Cependant, il s’agit d’idéologie (en termes simples : démocratie et liberté contre autocratie et répression). Mais il s’agit aussi, et surtout, des droits de l’homme et du rôle de l’État. Dans le Nord (ou l’Ouest), les gouvernements croient généralement au respect des droits humains des personnes, conformément à la Charte des Nations Unies – qui interdit l’usage de la force dans les relations internationales – et aux Conventions des Nations Unies.
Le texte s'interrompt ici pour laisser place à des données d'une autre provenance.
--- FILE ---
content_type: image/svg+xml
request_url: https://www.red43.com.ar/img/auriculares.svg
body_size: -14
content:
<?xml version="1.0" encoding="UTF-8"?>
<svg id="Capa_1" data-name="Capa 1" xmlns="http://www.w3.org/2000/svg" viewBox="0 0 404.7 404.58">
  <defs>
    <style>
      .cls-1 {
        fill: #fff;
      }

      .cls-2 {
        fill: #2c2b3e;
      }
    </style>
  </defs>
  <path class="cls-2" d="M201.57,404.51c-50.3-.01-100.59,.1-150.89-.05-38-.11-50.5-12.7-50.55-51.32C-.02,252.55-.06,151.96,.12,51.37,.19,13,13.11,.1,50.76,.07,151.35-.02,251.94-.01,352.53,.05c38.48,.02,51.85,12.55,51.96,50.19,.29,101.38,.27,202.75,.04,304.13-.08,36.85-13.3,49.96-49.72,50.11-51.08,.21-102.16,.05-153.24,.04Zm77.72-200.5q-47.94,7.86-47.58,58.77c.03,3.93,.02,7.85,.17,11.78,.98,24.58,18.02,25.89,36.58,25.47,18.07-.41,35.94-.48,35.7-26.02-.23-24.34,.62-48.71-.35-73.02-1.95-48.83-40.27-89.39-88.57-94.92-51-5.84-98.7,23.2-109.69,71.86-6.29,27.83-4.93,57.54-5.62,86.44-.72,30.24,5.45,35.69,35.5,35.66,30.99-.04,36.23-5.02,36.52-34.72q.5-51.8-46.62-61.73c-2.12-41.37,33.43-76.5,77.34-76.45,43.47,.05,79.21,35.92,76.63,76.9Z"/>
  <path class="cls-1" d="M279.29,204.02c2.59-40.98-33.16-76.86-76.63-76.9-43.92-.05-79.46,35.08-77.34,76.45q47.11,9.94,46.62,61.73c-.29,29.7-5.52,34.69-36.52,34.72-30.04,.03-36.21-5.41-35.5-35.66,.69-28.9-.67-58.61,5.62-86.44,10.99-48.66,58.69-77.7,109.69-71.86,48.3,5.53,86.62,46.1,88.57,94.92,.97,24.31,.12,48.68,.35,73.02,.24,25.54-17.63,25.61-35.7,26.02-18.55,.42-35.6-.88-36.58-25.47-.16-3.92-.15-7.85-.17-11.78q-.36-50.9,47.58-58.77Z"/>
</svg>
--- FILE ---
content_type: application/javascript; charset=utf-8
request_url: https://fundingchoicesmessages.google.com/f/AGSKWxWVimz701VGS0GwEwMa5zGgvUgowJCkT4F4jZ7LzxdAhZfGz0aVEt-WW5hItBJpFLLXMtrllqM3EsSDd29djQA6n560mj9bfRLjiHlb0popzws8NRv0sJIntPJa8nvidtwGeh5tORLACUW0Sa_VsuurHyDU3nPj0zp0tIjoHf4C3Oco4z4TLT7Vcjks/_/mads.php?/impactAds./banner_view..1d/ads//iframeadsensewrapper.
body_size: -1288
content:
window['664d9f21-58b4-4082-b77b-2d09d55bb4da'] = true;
Cependant, ce qui devient très clair – et crée une grande incertitude pour l’UE et ses alliés, en particulier les États-Unis -, c’est que la Russie et la Chine veulent être « libres » de poursuivre leur avenir comme elles l’entendent, sans les contraintes imposées en place après la Seconde Guerre mondiale, sous les auspices des Nations Unies. On pourrait sans aucun doute affirmer qu’un certain nombre d’autres pays pourraient également entrer dans cette catégorie. Cela signifie nécessairement qu’il y aura des tensions dans le monde jusqu’à ce qu’un nouvel ordre mondial soit convenu – que ce soit implicitement ou explicitement. Quel ensemble de valeurs prévaudra ? Ou trouvera-t-on une certaine forme de coexistence ?
Quelques jours seulement avant le premier anniversaire, la Conférence de Munich sur la sécurité a eu lieu. Il s’agit d’un événement annuel axé sur les questions de sécurité et de défense et qui a lieu depuis 1963. Bien sûr, la guerre en Ukraine figurait en bonne place à l’ordre du jour. Cependant, les divers discours et commentaires ont servi de rappel intéressant qu’en fait une grande partie du monde considère la guerre comme un problème européen – un problème local. La conférence a également rappelé que les pays verront des manières très différentes de sortir de la crise. En fait, comme l’a dit The Economist, de nombreux pays « ont tendance à voir la guerre comme une compétition entre autocrates et hypocrites » (The Economist, 18 février 2023). Comme le rapport sur la sécurité de Munich 2023 reconnaît, il y a vraiment un « concours croissant entre différentes visions de l’ordre international ». Un pays comme la Chine n’est peut-être même pas très pressé de voir la guerre se terminer car, en attendant – alors que l’Amérique et l’Europe s’en occupent – la Chine peut en profiter pour renforcer son rôle dans d’autres parties du monde, tester la détermination américaine (au cas où la Chine voudrait envahir Taïwan) et promouvoir son propre rôle en tant que médiateur potentiel de la paix. Eh bien, la Chine devra faire la queue derrière la Biélorussie et la Turquie pour avoir le privilège !
Plus sérieusement, l’Occident – avec l’Ukraine – doit trouver une issue à la crise immédiate. Nous devons empêcher que de nouveaux crimes contre l’humanité – et crimes de guerre – ne soient commis. Et pour ce faire, il faudra s’asseoir avec des dirigeants mondiaux qui ont des valeurs différentes et des visions différentes pour l’avenir. Dans l’intérêt de la paix et des droits de l’homme, l’UE et ses alliés devraient le faire, en soutien et avec l’Ukraine.